(SOAL TERTULIS 1)
Jawab pertanyaan berikut berdasarkan artikel tentang sampah plastik:
(a) Berapa organisasi lingkungan hidup yang tergabung dalam Aliansi Zero Waste Indonesia (AZWI)?
(b) Negara Asia mana saja yang dinilai punya rencana serius untuk mengatasi sampah plastik?
(c) Berapa jumlah plastik di Asia Tenggara yang diperkirakan pada tahun 2029?
(SOAL TERTULIS 2)
Menurut artikel tentang sampah plastik, mengapa AZWI menilai negara-negara Asia kurang berkomitmen menangani pencemaran plastik? Jawab dalam satu sampai tiga kalimat.

(BAGIAN DOKUMEN)
Senin 02 Dec 2024 14:00 WIB

Negara Asia Dinilai tak Serius Atasi Sampah Plastik

Sikap diam negara-negara Asia menunjukkan kurangnya komitmen perangi sampah plastik.

Rep: Lintar Satria/ Red: Satria K Yudha
Warga memungut sampah plastik di kawasan Pantai Kedonganan, Badung, Bali, Rabu (20/3/2024).
Foto: ANTARA FOTO/Fikri Yusuf
Warga memungut sampah plastik di kawasan Pantai Kedonganan, Badung, Bali, Rabu (20/3/2024).

REPUBLIKA.CO.ID, BUSAN -- Aliansi 10 organisasi lingkungan hidup Indonesia, Aliansi Zero Waste Indonesia (AZWI), kecewa dengan lemahnya ambisi negara-negara Asia di negosiasi kelima untuk menyepakati Instrumen Hukum yang Mengikat (ILBI) untuk mengakhiri pencemaran plastik (INC-5). Hanya Bangladesh dan Filipina dari negara Asia yang dinilai punya rencana serius untuk mengatasi sampah plastik.

Aliansi mengatakan meskipun dianggap sebagai kontributor yang signifikan terhadap pencemaran plastik di lingkungan, sikap diam negara-negara Asia menunjukkan kurangnya komitmen dan keseriusan dalam menangani krisis ini.

Baca Juga

AZWI mencatat plastik di Asia Tenggara pada tahun 2024 diproyeksikan mencapai 30,48 juta ton, dengan tingkat pertumbuhan tahunan gabungan lebih dari 4 persen selama periode 2024-2029. Angka ini diperkirakan meningkat menjadi 38,36 juta ton pada tahun 2029.

(KUMPULAN CATATAN)
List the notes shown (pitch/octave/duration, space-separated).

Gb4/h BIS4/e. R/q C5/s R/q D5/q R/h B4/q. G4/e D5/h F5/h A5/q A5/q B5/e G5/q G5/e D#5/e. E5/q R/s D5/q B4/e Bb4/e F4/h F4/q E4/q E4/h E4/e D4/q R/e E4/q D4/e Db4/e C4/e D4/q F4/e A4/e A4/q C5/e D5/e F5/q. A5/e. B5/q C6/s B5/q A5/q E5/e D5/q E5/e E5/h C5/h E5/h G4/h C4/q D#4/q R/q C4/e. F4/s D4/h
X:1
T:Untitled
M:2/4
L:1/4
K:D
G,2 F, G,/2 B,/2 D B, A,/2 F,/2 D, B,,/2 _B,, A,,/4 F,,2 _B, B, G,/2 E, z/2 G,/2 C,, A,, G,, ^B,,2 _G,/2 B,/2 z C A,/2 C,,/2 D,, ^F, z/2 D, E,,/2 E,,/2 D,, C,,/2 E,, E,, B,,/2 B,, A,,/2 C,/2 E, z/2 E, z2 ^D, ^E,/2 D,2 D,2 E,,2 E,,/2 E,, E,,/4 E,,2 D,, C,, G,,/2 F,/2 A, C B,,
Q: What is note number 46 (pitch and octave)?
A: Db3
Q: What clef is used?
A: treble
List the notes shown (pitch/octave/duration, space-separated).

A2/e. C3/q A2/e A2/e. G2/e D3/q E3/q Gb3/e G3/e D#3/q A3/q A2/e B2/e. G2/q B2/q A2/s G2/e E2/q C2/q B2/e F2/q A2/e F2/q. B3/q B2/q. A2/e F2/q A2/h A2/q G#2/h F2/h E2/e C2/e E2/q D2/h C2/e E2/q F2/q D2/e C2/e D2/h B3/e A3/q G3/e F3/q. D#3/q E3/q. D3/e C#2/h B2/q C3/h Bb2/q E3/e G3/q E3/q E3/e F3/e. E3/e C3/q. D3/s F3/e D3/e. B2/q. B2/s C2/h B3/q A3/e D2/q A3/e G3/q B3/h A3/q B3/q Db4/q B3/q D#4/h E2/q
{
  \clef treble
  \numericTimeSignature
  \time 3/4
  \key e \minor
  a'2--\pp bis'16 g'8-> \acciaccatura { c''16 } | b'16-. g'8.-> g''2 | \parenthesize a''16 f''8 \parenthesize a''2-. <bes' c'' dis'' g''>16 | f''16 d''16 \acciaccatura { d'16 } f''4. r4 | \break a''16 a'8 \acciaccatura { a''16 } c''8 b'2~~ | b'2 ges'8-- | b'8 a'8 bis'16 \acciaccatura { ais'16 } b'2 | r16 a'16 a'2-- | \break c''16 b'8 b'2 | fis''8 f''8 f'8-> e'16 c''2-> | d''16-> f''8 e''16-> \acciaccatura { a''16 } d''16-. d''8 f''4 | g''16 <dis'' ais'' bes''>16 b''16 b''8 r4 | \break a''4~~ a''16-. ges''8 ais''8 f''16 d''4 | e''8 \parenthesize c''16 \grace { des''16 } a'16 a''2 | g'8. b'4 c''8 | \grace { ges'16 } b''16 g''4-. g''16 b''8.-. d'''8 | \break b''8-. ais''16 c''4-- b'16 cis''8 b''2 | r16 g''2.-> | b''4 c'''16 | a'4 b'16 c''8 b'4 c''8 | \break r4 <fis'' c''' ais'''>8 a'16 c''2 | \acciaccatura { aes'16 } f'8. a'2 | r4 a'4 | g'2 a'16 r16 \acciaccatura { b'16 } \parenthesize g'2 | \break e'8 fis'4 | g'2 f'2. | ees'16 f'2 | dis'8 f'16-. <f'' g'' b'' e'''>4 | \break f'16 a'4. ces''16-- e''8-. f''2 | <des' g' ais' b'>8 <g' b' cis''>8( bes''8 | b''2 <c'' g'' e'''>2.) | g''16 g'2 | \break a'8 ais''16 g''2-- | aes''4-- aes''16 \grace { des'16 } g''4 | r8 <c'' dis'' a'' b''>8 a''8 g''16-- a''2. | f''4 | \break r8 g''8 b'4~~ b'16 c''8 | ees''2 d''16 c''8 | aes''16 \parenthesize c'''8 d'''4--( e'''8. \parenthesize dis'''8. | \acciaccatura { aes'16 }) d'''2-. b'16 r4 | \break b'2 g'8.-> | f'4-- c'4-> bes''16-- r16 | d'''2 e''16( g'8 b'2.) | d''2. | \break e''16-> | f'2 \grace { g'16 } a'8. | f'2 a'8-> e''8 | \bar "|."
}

(JAWABAN BENAR 1)
(a) 10 organisasi.
(b) Bangladesh dan Filipina.
(c) 38,36 juta ton.

(JAWABAN BENAR 2)
Negara-negara Asia dianggap sebagai kontributor yang signifikan terhadap pencemaran plastik di lingkungan, tetapi mereka bersikap diam. Menurut aliansi, sikap diam itu menunjukkan kurangnya komitmen dan keseriusan dalam menangani krisis ini.